# Help with gauss, Sheet vs conducting surface

1. Sep 27, 2010

### Markel

I'm having trouble using Guass' law to find electric fields.

Where is the magnitude of the Electic field that you end up calculating? I had assumed it would be anywhere on the Gaussian surface, but it doesn't make sense now that I think of it.

for instance, calculating the field of a charged cunducting surface.
The gausian surface is a cylinder, and the left half is within the surface, and the right half is outside the surface.

The calculations show the field is E= (surface charge density)/(permitivity of vacuum)

But where is this field? It can't be along the gausian surface because part of it is within the conductor, where the field is 0, and part is outside where it is definitely not 0.

Also, I don't understand the difference between finding the field due to a conducting surface:

E= (surface charge density)/(permitivity of vacuum)

and the Field from a sheet of charge:

E= (surface charge density)/( 2 x (permitivity of vacuum))

What is the difference? Both are simply just a wall of charge. In my book it says that the expression for a conducting surface is only valid very close to the surface ( I assume this is so that we can approximate the surface as a straight plane), but even that makes no difference. The only difference is for the conducting surface, the Gaussian cylinder is protruding into the sheet, and for the second, it pierces the sheet completely and comes out the other side. But why does the electric field change depending on how you draw your gaussian surface? Shouldn't it be for any closed surface? Of any size or shape?

I thought I understood this, but I'm fairly confused. Any help would be appreciated.

2. Sep 28, 2010

### cragar

We choose our Gauss surface to be a pill box so it goes above and below the plane .
And since this is an infinite plane the field lines point directly away from the plane .
so the field lines only go through our end pieces .
$$E(2A)=\frac{(\sigma)(A)}{\epsilon_0}$$
sigma is the charge per area
And then we can do the same for a uniformly charged hollow sphere
and we can treat this like a point charge.
So we have
$$E(4)(\pi)(r^2)=\frac{Q}{\epsilon_0}$$
The angle between the vectors is zero so we can forget about the dot product
and we know the surface area of a sphere, so we don't haft to do surface integral .
But your right about the flux, the flux through any closed surface is the same but we choose our Gauss surface in a clever way to make the problem easy .
I hope this helps

Last edited: Sep 28, 2010
3. Sep 28, 2010

### Markel

Yes, I understand these calculations- but my question is where is the field?

For the sphere it seems to be obvious that the value E is on the gausian surface.

But for the sheet. the value of E changes from
$$E(2A)=\frac{(\sigma)(A)}{\epsilon_0}$$
if the Gausian surface goes all the way through the conductor

to
$$E(A)=\frac{(\sigma)(A)}{\epsilon_0}$$
If the Gaussian surface only penetrates one side

If the gausian surface only goes through the outer surface of the conductor. Where is this field that you are calculating?? (there is no dependance on X, so it is essentially everywhere, but how can this be if the inside of a conductor has 0 field?)

> **REQUIRED TASKS**
a) From the Gauss's law thread, set down the passage beginning at the words "# Help with" and stopping after "charged cunducting surface.".
b) In the Gauss's law thread, what shape does cragar choose for the Gauss surface around the plane?

Spatial questions tied to images

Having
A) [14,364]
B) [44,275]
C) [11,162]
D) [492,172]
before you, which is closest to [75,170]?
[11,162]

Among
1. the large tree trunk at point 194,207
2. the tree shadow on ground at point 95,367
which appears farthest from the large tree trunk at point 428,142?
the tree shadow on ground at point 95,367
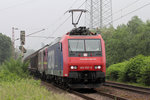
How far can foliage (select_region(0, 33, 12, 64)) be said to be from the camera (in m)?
65.1

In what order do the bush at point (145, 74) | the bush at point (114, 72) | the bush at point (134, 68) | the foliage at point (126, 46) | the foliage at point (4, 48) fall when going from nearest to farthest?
the bush at point (145, 74), the bush at point (134, 68), the bush at point (114, 72), the foliage at point (126, 46), the foliage at point (4, 48)

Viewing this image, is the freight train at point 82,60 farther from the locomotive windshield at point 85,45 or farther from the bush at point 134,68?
the bush at point 134,68

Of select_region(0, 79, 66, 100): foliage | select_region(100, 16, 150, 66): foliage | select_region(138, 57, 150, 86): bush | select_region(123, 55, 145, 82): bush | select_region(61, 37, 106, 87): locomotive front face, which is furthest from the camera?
select_region(100, 16, 150, 66): foliage

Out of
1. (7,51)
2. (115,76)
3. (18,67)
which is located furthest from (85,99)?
(7,51)

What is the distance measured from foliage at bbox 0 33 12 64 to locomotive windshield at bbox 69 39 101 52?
178ft

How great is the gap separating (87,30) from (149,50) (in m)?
22.7

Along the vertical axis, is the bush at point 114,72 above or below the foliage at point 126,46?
below

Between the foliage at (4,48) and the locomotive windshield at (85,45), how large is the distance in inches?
2134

> **EXERCISE RESULTS**
a)
# Help with gauss, Sheet vs conducting surface

1. Sep 27, 2010

### Markel

I'm having trouble using Guass' law to find electric fields.

Where is the magnitude of the Electic field that you end up calculating? I had assumed it would be anywhere on the Gaussian surface, but it doesn't make sense now that I think of it.

for instance, calculating the field of a charged cunducting surface.

b) A pill box that goes above and below the plane.